Peaslee further wrote to Sobeloff: “I count among some of my best friends members of your religious sect and I have found many fine characters and have a number of friends who are members of the Nazi Party in Germany. My political and religious viewpoints doubtless differ widely from those friends, both in your religious sect and in the Nazi party, in a number of respects, and certainly all of my own religious background has taught the virtues of tolerance.”

Despite such obstacles, Sobeloff refused to relent. In 1939, he served as the Baltimore Jewish Council’s (BJC) first president.
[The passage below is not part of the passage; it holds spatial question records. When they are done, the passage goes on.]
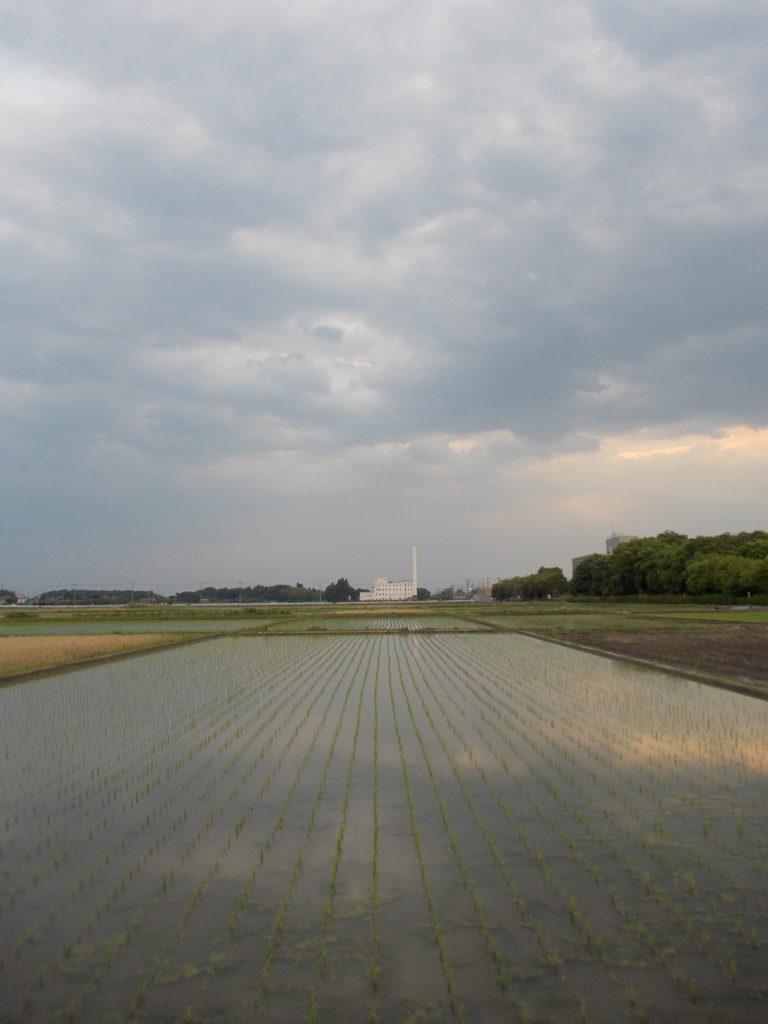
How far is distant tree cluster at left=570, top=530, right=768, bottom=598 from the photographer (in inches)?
2341

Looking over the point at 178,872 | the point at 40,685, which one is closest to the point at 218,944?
the point at 178,872

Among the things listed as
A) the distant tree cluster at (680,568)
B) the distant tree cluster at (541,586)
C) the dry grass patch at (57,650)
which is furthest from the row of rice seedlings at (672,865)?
the distant tree cluster at (541,586)

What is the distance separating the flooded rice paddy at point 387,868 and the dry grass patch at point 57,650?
916 cm

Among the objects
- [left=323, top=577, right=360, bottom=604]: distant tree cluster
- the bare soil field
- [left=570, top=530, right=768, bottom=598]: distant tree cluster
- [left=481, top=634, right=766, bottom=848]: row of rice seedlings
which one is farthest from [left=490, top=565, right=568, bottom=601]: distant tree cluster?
[left=481, top=634, right=766, bottom=848]: row of rice seedlings

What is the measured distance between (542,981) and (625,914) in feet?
3.27

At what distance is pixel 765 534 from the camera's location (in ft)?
263

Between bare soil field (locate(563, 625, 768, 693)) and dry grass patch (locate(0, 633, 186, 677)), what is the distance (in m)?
17.4

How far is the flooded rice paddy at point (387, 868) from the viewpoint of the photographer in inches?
139

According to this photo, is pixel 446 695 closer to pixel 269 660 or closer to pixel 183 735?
pixel 183 735

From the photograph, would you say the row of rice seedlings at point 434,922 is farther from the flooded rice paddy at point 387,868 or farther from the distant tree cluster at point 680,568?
the distant tree cluster at point 680,568

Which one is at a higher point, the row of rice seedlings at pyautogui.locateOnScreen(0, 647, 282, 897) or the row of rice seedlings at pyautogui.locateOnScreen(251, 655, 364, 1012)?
the row of rice seedlings at pyautogui.locateOnScreen(251, 655, 364, 1012)

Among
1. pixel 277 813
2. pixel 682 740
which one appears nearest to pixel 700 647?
pixel 682 740

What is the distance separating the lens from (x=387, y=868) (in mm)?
5035

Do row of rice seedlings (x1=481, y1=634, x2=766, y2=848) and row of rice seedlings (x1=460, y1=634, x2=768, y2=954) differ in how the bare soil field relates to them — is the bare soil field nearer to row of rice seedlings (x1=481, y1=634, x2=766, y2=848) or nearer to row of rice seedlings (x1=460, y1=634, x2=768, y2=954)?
row of rice seedlings (x1=481, y1=634, x2=766, y2=848)
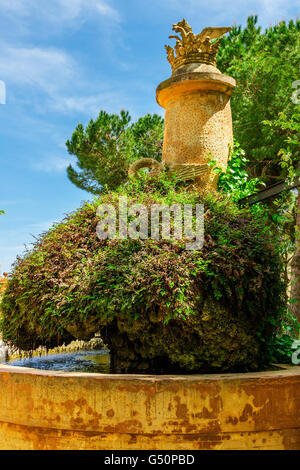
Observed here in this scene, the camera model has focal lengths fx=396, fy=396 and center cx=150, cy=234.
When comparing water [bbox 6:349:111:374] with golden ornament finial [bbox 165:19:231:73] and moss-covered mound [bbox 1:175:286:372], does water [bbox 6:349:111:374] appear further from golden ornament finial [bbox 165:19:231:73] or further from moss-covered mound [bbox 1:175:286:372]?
golden ornament finial [bbox 165:19:231:73]

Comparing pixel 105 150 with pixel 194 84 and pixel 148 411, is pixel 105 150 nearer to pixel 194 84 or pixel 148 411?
pixel 194 84

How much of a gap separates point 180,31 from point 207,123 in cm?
145

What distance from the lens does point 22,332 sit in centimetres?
360

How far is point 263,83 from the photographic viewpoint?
32.2 ft

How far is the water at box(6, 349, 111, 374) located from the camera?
3810mm

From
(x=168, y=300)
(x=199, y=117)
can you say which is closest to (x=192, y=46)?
(x=199, y=117)

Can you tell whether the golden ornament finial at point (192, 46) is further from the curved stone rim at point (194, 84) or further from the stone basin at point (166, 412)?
the stone basin at point (166, 412)

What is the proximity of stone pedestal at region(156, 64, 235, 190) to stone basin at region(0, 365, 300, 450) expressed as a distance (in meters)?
3.10

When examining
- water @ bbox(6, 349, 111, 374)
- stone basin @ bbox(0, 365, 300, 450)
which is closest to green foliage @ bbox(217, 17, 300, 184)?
water @ bbox(6, 349, 111, 374)

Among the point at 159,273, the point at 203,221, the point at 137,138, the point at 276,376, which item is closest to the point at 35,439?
the point at 159,273

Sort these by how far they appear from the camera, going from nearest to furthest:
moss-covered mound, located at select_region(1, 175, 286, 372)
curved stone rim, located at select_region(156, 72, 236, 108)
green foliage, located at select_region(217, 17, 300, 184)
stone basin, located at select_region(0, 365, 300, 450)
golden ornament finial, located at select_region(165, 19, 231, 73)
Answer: stone basin, located at select_region(0, 365, 300, 450)
moss-covered mound, located at select_region(1, 175, 286, 372)
curved stone rim, located at select_region(156, 72, 236, 108)
golden ornament finial, located at select_region(165, 19, 231, 73)
green foliage, located at select_region(217, 17, 300, 184)

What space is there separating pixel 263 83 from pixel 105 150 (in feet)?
18.9
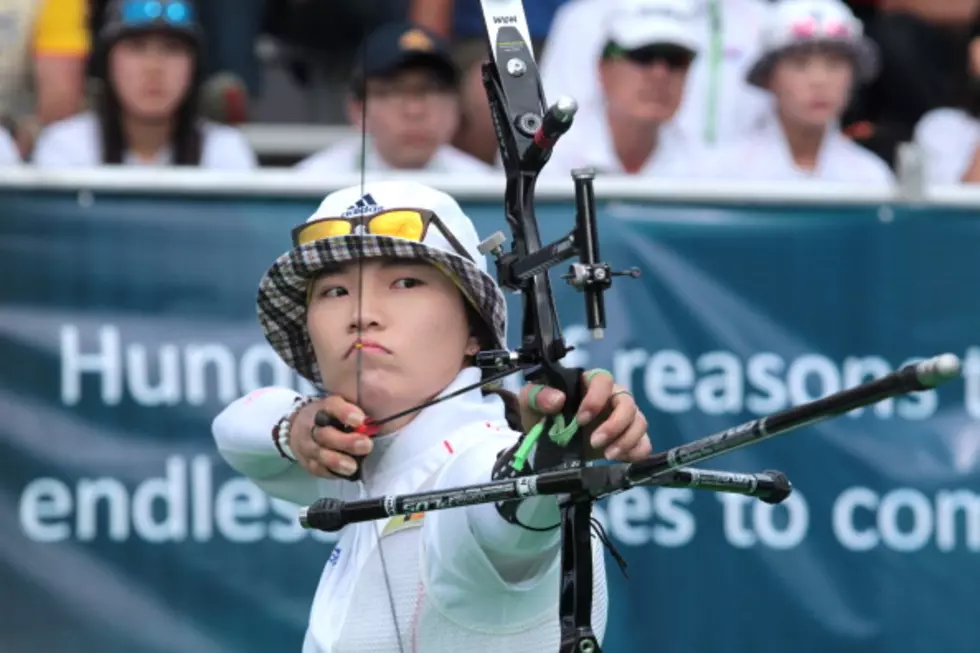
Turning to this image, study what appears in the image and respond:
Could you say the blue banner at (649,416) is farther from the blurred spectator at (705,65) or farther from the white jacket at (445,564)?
the white jacket at (445,564)

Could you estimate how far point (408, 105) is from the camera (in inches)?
233

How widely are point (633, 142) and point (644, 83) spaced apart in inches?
7.5

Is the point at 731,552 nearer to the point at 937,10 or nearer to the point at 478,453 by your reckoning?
the point at 478,453

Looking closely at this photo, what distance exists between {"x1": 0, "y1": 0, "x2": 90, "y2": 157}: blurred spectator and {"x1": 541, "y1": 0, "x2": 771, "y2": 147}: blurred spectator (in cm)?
148

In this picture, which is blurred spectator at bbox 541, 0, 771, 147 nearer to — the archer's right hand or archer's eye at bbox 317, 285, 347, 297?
archer's eye at bbox 317, 285, 347, 297

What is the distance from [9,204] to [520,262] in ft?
8.62

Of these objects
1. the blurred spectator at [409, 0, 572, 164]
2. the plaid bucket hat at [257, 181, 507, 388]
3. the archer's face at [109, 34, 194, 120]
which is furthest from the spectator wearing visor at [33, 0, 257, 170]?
the plaid bucket hat at [257, 181, 507, 388]

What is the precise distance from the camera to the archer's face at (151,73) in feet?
19.3

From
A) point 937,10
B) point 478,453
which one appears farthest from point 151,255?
point 937,10

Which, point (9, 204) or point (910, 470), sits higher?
point (9, 204)

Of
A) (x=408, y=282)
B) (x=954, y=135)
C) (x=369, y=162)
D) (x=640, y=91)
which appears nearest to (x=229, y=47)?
(x=369, y=162)

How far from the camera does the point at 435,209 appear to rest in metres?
3.30

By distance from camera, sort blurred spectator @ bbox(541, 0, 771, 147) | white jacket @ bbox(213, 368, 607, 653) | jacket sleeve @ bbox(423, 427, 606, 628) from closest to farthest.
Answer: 1. jacket sleeve @ bbox(423, 427, 606, 628)
2. white jacket @ bbox(213, 368, 607, 653)
3. blurred spectator @ bbox(541, 0, 771, 147)

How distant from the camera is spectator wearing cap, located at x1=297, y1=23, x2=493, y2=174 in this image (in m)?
5.84
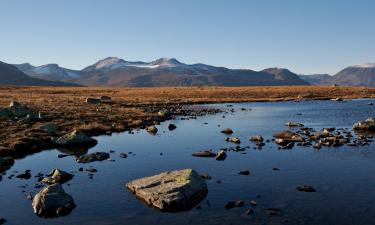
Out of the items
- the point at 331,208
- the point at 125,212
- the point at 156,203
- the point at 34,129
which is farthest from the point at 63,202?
the point at 34,129

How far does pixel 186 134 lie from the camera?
198 feet

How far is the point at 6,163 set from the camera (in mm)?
40469

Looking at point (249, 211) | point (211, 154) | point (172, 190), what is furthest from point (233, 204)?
point (211, 154)

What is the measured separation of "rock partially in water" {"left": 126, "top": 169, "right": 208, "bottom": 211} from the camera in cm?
2723

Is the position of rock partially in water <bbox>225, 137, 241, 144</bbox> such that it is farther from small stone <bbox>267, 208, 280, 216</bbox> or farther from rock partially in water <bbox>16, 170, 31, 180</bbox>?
small stone <bbox>267, 208, 280, 216</bbox>

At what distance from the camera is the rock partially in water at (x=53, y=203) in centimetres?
2675

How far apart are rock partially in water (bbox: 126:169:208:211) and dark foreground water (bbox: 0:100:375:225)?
0.73m

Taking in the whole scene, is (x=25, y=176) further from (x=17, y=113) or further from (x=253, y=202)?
(x=17, y=113)

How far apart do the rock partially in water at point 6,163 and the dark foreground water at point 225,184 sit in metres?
0.63

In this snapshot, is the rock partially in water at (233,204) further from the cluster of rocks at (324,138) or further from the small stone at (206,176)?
the cluster of rocks at (324,138)

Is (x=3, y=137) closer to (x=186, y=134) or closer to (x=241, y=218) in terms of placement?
(x=186, y=134)

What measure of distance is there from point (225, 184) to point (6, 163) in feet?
70.5

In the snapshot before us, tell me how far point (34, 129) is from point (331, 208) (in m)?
43.5

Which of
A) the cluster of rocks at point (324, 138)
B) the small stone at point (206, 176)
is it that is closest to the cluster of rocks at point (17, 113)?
the cluster of rocks at point (324, 138)
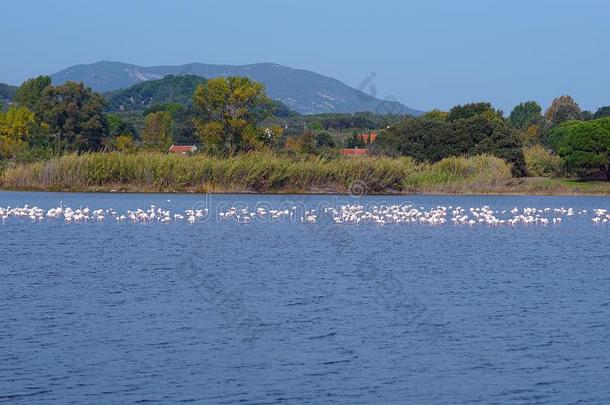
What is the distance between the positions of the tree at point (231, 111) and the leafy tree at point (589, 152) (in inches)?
870

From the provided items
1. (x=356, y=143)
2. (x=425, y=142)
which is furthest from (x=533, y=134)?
(x=425, y=142)

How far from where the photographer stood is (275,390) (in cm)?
1366

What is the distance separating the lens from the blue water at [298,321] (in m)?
13.9

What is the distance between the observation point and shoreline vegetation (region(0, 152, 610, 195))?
5766 cm

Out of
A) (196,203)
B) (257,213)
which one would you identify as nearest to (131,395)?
(257,213)

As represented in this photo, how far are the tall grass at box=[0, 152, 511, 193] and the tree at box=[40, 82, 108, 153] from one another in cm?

The BJC became the first “communal organization to engage in the ‘fight’ strategy” even if it initially “went about its business quietly,” Goldstein and Weiner observe.

Indeed, in ensuing years, the BJC would be an active presence in the city, promoting desegregation while also criticizing Jewish and gentile realtors it believed acted unscrupulously regarding blockbusting. It allied with the NAACP and Urban League in the mid-1950s to combat racism by pushing for fair employment laws. While it took nearly two decades for the BJC to adopt an aggressive approach, it proved effective. The fair employment ordinance that passed in 1956 had been drafted in BJC headquarters and became the first of its kind below the Mason-Dixon Line. By then Sobeloff had moved to the Fourth Circuit where he enforced desegregation across the upper and lower South. Yet he remained active in the BJC and as demonstrated, Sobeloff’s experiences during the 1930s informed his actions decades later. A witness to history, Sobeloff chose also to be an actor within it. The addition to the Sobeloff papers tells this story and many, many, more from Jewish Baltimore.